Drawing by Niyaz Karim
One of the things
that strikes me most about talking to first-time visitors to Russia is how
surprised they are at how “normal” it is. To be fair, they arrive in Moscow,
which is pretty normal compared with the regions. But even in the regions,
things are becoming far more navigable and familiar.
The same thing happened to me during a recent trip to Ufa, the capital of Bashkortostan. I was surprised at how normal the city was. Visitors, this long-term expatriate Russia resident included, labour under the impression that there are little spurts of reform and then a return to the status quo, when what is actually going on is continuous (albeit volatile) progress towards convergence with the rest of Europe.
Take, for example, an op-ed that the Swedish economist Anders Åslund recently wrote that made a typical comparison of Russia with Estonia. The conclusion was obvious: Estonia has clearly gone a lot faster than Russia, and the implication is that the Kremlin doesn’t want to push through reforms because all the fat cats are too busy filling their pockets or locking up uppity oligarchs that get in their way.
This comparison is not fair, to the point of being useless. The obvious difference is the size of the two countries: you can fit Estonia’s entire population of about 1.5 million people into my suburb of Moscow and still have space for the park.

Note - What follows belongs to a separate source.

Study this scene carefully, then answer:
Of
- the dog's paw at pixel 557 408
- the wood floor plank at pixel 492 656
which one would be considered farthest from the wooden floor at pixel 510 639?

Put another way: how do you police the progress of reforms in Vladivostok from Moscow when your subordinates are working seven hours out of sync with Moscow because of the time difference?

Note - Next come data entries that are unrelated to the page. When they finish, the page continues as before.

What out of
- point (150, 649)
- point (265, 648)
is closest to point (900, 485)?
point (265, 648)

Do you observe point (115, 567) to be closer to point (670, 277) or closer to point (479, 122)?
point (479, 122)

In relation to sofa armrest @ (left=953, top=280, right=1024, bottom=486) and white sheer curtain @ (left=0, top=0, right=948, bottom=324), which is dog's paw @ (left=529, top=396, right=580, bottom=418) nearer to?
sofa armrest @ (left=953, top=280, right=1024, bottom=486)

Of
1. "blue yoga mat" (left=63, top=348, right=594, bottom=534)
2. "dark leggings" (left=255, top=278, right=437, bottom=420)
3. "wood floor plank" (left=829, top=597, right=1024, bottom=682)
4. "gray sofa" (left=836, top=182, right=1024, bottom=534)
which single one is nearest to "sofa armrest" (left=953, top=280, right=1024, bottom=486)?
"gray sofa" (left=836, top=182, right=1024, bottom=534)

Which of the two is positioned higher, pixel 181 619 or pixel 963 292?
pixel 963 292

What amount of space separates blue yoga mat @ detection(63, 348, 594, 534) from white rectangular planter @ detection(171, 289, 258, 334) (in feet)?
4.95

The local administration on the Pacific coast is asleep when the Kremlin, closer to the Atlantic coast, is awake and vice versa. Is it possible to run a region bigger than most countries by e-mail?
To give you a more concrete example: I interviewed the late Estonian president Lennart Meri in 1995. He told me that he had decided that he needed to reform the bank sector, so he picked up the phone to the chairmen of the four biggest banks, all based in the capital Tallinn, and an hour later they met in the lobby of the best hotel in town and thrashed out the details over tea. Russia at the time had several thousand banks spread over 11 time zones, most of which were at best corporate treasury departments; at worst money- laundering operations.
Geography makes a huge difference to the ease of reform, but this is probably only the second biggest problem that Russia’s reform effort faces. I had another illuminating conversation over dinner with Ruben Aganbegyan, the new chairman of the Moscow Interbank Currency Exchange (Micex ) : “ The problem with Russia is that it has a permissive system of laws and not a preclusive system like in the West,” he observed.
This is a subtle point, but I think it strikes to the heart of why it is so difficult to cut red tape, downsize the legendary bureaucracy and make an impact on corruption in this massive country.
Central planning has bequeathed Russia a system where you have to get permission for any market-based activity. Marxism demanded that all property be communally owned, but Lenin quickly ran into trouble when he tried to ban money in the early Twenties, and so the Politburo reintroduced commerce. However, this business was always seen as “temporary” until the conditions for the workers’ paradise could be created. As a result, business was an “exception”, and you needed to get a permit to do it.
In the West, we stand the idea on its head: you are allowed to do anything that is not banned by the state (like dealing drugs). Under this system, running Vladivostok is actually pretty easy: you only need to make sure you have a good police force that looks for people breaking the law.
The Russian system is a nightmare. Everything needs approval from Moscow – which is usually asleep while you work; apparatchiks have to wake up in the middle of the night to get permission from Moscow to set up a new company, invest in a new project or dig a new oil well.
I don’t pity Aganbegyan. He is charged with turning Moscow into an international financial center, an open and freewheeling bourse where capital pursues profit in trades every few nanoseconds. And it’s just not possible unless you get rid of the paperwork.
Changing this mentality will be a titanic struggle. Former economic development and trade minister German Gref had a go at cutting permits in the early part of the 2000s. He made good progress, according to a subsequent study by the World Bank and the economic policy think-tank Cefir. The trouble was that hundreds of regional authorities were still demanding permits that no longer existed in law out of habit and because they were making good money out of issuing them.
But deeper than the graft is the mindset. In a land where the very real wide, open spaces are such a major obstacle to change, it will probably take a generation to shake off this bureaucratic equivalent of agoraphobia.